Sono undici le ordinanze di custodia cautelare in carcere eseguite stamane dai Carabinieri insieme al sequestro di beni, per un valore complessivo di oltre 225 milioni di euro, e alla notifica dell’avviso di conclusione indagini nei confronti di 153 indagati nell’ambito di un’inchiesta della Dda di Milano secondo cui la mafia di Castelvetrano, la camorra romano-napoletana e la ’ndrangheta calabrese farebbero affari insieme in maniera strutturata. Nelle attività di oggi, comprensive anche di 60 perquisizioni, sono stati impegnati più di 600 militari dell’Arma sull’intero territorio nazionale.
L’indagine ha riguardato un contesto criminale, operante prevalentemente tra Milano e la sua provincia e Varese e la sua provincia, formato da soggetti legati alle tre diverse organizzazioni di stampo mafioso. Secondo la ricostruzione della Procura, Cosa nostra, ’ndrangheta e camorra, avrebbero creato una sorta di sistema mafioso lombardo – il “Consorzio” – in grado di gestire risorse relazionali, operative e finanziarie mettendo in comune società, capitali e liquidità.

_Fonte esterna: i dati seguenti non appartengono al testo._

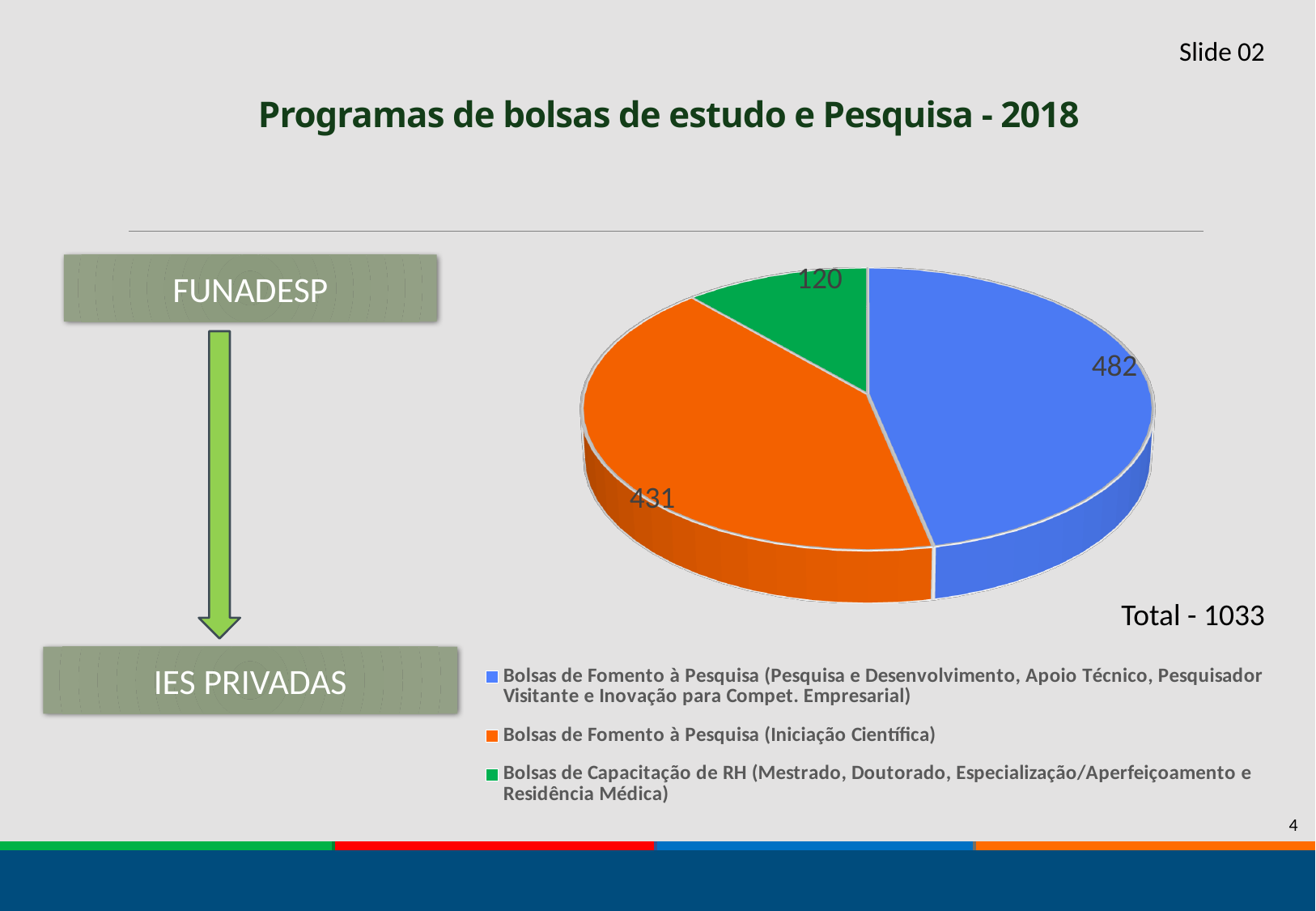
What total is printed next to the pie chart? Total - 1033 What is the value for Bolsas de Capacitação de RH (Mestrado, Doutorado, Especialização/Aperfeiçoamento e Residência Médica)? 120 What is the difference between the value for Bolsas de Fomento à Pesquisa (Iniciação Científica) and the value for Bolsas de Capacitação de RH? 311 Which is larger: the slice for Bolsas de Fomento à Pesquisa (Iniciação Científica) or the slice for Bolsas de Capacitação de RH? Bolsas de Fomento à Pesquisa (Iniciação Científica) Which category has the smallest slice of the pie? Bolsas de Capacitação de RH (Mestrado, Doutorado, Especialização/Aperfeiçoamento e Residência Médica) What is the difference between the largest slice (482) and the Iniciação Científica slice (431)? 51 What kind of chart is shown on the slide? Pie chart What colour is the slice for Bolsas de Fomento à Pesquisa (Iniciação Científica)? Orange Which category has the largest slice of the pie? Bolsas de Fomento à Pesquisa (Pesquisa e Desenvolvimento, Apoio Técnico, Pesquisador Visitante e Inovação para Compet. Empresarial) What is the value for Bolsas de Fomento à Pesquisa (Pesquisa e Desenvolvimento, Apoio Técnico, Pesquisador Visitante e Inovação para Compet. Empresarial)? 482 What is the value for Bolsas de Fomento à Pesquisa (Iniciação Científica)? 431 How many slices does the pie chart have? 3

Secondo le indagini, coordinate dal procuratore capo di Milano Marcello Viola (già procuratore a Trapani), il capo della Dda Alessandra Dolci e la pm Alessandra Cerreti, ci sarebbe unalleanza tra le mafie in Lombardia, ipotesi di cui aveva parlato lo scorso mese di agosto lo stesso procuratore Viola durante un’audizione alla commissione Antimafia. Recenti inchieste, aveva detto, “hanno evidenziato accordi stabili e duraturi tra ’ndrangheta, criminalità siciliana e quella di stampo camorristico”, fenomeno “particolarmente allarmante in quanto dà solidità” a una rete trasversale attiva soprattutto nel “settore del riciclaggio”. Dinamiche mafiose che, aveva spiegato Viola, “definiscono un network che si salda su interessi concreti”.
La tesi è riportata anche nell’ultima relazione semestrale della Dia, la Direzione investigativa antimafia, in cui si legge: “In Lombardia i sodalizi mafiosi sarebbero ‘scesi a patti’ per assicurare alle aziende affiliate una sorta di rotazione nell’assegnazione dei contratti pubblici, pilotando le offerte da presentare e contenendo anche le offerte al ribasso degli oneri connessi”.
La ricostruzione della Procura, però, non è stata condivisa dal gip che ha accolto solo 11 richieste di arresto sulle 153 proposte. I pm hanno annunciato ricorso al Tribunale del Riesame.
Tra gli indagati dalla Dda di Milano figura anche il 76enne pregiudicato per mafia Paolo Aurelio Errante Parrino, ritenuto il punto di riferimento di Matteo Messina Denaro e del mandamento di Castelvetrano nel Nord Italia. Parrino avrebbe mantenuto i rapporti con il boss, morto lo scorso 25 settembre, a cui – secondo gli inquirenti – avrebbe “trasferito le comunicazioni relative ad argomenti esiziali per l’associazione mafiosa”. Parrino è uno dei soggetti di cui i pm avevano chiesto la custodia cautelare non accolta dal gip.
Parrino avrebbe incontrato ad Abbiategrasso, quando Messina Denaro era ancora latitante, Antonio Messina, detto l’avvocato, uomo vicinissimo al boss che, stando alle indagini, sarebbe stato coinvolto direttamente nella gestione degli affari lombardi. E questo per due motivi: la vicinanza diretta di Errante ai familiari di Messina Denaro e diversi incontri svoltisi in Sicilia tra i protagonisti principali del “Consorzio” e Antonio Messina. Uno, quello del 2 febbraio, è avvenuto a Campobello di Mazara in un bar a cento metri da uno dei covi di Matteo Messina Denaro scoperti dopo la sua cattura a Palermo il 16 gennaio di quest’anno. Di Castelvetrano sono anche due imprenditori che avrebbero messo a disposizione del “cartello” milanese oltre duecento società, anche estere, per riciclare denaro e accumulare milioni di euro con crediti fittizi.